Look closer at the units digits. Pattern, anyone? The sequence is 3, 9, 7, 1 and then it repeats itself, over and over again. Try it - you won’t find a number in the sequence that doesn’t follow this pattern. Interesting.

If the initial problem would have been

What is the units digit of 5^2012?

I bet many of you would have muttered 5 immediately. It seems more anchored in our brains that for any power of 5, there is only one outcome for the units digit - 5. What about this question:

What is the units digit of 2011^2012?

It’s gotta be 1, right? Then again,

What is the units digit of 25^2012?

Ahhhm, 5?

Reducing the general problem to the numbers 0-9

This leads us to our first important observation: The units digit of a power is only dependent on the units digit of the base. This implies that it simply doesn’t matter if you look at 3^2012 or at 2013^2012 - the units digit will be the same in both cases. Why is this so? If we use the decimal representation for the base again, we get that

x ^ y mod 10
= (x_0 * 10^0 + x_1 * 10^1 + x_2 * 10^2 + ... + x_n * 10^n) ^ y mod 10
= (x_0^y + a_1 * 10^1 + a_2 * 10^2 + ... + a_n * 10^(n * y)) mod 10
= x_0^y mod 10

where the a_is are coefficients that we derive from applying a generalized version of the laws for binomial coefficients. It tells us that the sum of our decimal representation raised to the y and then taken mod 10 will only rely on the units digit raised to y, all other terms contain some power of 10 and therefore cancel out.

_MATERIAL SHOWN_:
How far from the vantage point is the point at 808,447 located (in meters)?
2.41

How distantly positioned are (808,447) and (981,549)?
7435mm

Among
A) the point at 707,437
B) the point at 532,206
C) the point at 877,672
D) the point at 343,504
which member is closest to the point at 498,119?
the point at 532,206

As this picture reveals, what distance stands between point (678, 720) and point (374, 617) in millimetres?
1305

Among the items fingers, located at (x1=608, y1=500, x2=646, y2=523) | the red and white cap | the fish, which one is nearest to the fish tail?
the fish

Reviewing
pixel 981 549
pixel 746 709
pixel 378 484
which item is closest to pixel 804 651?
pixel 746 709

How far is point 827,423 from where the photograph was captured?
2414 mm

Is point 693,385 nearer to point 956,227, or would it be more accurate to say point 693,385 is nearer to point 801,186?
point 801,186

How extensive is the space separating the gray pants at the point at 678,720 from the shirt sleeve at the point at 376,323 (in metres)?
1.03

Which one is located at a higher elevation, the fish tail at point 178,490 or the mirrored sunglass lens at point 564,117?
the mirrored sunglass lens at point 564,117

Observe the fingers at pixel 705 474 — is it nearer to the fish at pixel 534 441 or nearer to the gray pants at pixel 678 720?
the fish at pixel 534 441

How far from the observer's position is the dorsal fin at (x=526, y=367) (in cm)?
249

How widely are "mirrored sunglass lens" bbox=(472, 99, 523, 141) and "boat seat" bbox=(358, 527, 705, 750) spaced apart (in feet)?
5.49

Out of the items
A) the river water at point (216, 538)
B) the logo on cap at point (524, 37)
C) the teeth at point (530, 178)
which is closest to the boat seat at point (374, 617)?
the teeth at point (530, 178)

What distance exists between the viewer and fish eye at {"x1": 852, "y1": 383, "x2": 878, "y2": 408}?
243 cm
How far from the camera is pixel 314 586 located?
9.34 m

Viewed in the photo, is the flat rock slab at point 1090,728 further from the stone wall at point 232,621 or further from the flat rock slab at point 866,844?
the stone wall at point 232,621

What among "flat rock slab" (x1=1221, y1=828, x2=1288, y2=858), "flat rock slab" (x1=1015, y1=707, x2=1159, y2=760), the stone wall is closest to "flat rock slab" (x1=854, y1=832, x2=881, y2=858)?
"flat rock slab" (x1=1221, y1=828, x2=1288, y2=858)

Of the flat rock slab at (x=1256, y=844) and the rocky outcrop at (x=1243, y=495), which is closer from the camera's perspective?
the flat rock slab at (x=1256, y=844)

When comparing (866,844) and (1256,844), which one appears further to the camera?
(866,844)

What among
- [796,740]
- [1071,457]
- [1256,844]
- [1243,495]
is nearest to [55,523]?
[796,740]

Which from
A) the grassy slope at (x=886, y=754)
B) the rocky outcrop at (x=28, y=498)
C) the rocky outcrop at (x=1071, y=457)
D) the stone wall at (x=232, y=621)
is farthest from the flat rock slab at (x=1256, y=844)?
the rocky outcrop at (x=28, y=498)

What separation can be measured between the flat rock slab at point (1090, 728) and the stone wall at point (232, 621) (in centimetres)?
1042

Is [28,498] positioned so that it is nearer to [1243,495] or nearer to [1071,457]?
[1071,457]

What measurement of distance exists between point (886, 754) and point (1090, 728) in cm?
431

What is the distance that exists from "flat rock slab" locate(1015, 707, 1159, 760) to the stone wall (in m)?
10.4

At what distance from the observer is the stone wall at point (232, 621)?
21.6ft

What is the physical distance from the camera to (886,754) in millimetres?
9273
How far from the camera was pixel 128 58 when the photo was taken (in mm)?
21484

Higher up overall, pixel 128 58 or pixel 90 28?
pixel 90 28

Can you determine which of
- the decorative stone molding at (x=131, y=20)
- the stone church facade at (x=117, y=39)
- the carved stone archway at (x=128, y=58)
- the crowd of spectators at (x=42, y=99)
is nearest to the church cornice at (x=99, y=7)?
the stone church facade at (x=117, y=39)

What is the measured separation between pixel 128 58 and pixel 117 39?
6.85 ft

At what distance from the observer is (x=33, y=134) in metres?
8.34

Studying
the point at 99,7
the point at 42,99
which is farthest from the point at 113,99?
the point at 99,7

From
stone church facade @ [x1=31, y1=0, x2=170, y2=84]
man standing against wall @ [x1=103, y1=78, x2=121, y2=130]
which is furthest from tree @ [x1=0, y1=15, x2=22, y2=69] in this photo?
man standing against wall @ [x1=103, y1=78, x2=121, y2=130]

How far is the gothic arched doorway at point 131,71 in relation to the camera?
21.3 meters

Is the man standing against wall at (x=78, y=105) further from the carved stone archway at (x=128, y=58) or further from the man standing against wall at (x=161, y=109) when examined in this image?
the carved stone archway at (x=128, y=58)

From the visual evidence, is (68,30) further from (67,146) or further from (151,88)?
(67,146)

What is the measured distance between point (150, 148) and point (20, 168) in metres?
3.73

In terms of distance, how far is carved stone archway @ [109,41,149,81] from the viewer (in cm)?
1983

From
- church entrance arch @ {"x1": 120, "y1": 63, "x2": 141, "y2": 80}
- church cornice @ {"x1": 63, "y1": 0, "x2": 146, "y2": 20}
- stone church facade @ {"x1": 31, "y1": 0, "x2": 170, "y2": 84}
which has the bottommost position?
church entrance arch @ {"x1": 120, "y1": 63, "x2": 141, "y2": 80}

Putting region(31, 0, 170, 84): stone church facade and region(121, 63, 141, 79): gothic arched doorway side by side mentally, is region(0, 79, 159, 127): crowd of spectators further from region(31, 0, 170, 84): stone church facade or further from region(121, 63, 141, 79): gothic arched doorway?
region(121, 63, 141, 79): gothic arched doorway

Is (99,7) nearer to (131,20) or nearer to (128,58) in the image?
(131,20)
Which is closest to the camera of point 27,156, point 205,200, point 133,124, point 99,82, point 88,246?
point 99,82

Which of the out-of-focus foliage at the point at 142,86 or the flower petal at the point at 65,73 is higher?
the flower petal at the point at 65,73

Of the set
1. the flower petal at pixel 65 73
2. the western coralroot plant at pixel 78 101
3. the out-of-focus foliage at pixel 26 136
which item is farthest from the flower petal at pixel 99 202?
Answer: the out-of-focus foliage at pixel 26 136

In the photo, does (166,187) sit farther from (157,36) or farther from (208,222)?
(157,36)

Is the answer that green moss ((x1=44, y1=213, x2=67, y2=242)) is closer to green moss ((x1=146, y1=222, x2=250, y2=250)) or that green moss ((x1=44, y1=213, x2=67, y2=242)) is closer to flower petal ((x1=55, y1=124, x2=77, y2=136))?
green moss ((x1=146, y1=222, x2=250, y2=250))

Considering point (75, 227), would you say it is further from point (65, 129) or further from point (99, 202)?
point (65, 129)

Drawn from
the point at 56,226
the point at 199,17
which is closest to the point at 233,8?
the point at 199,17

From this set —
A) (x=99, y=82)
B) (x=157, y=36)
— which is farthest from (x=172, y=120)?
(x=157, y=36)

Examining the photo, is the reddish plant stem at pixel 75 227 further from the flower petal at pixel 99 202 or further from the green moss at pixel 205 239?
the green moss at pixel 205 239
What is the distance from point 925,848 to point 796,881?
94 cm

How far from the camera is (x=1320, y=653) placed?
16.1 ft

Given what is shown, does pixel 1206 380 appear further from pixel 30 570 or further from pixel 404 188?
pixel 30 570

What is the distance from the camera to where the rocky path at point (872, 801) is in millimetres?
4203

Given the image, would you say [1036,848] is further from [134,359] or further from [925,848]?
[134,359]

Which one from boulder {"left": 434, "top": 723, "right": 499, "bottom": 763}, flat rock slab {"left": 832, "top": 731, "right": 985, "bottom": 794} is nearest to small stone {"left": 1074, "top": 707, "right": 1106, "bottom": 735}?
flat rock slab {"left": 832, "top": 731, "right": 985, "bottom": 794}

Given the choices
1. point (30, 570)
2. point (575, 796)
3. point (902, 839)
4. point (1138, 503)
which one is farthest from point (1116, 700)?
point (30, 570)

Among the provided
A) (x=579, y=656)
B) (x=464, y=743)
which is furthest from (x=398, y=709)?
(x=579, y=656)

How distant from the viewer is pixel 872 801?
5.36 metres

_STATED TASK A_:
The passage on units digits says that the units digit of a power depends only on the units digit of the base. Explain why, using the reason the passage gives.
_STATED TASK B_:
In the passage on units digits, which two powers are named as having the same units digit?

_EXERCISE RESULT A_:
When the base is written in decimal form and raised to the power y, every term except the units digit raised to y contains some power of 10. Those terms cancel out when the result is taken mod 10, so only the units digit of the base affects the answer.

_EXERCISE RESULT B_:
3^2012 and 2013^2012.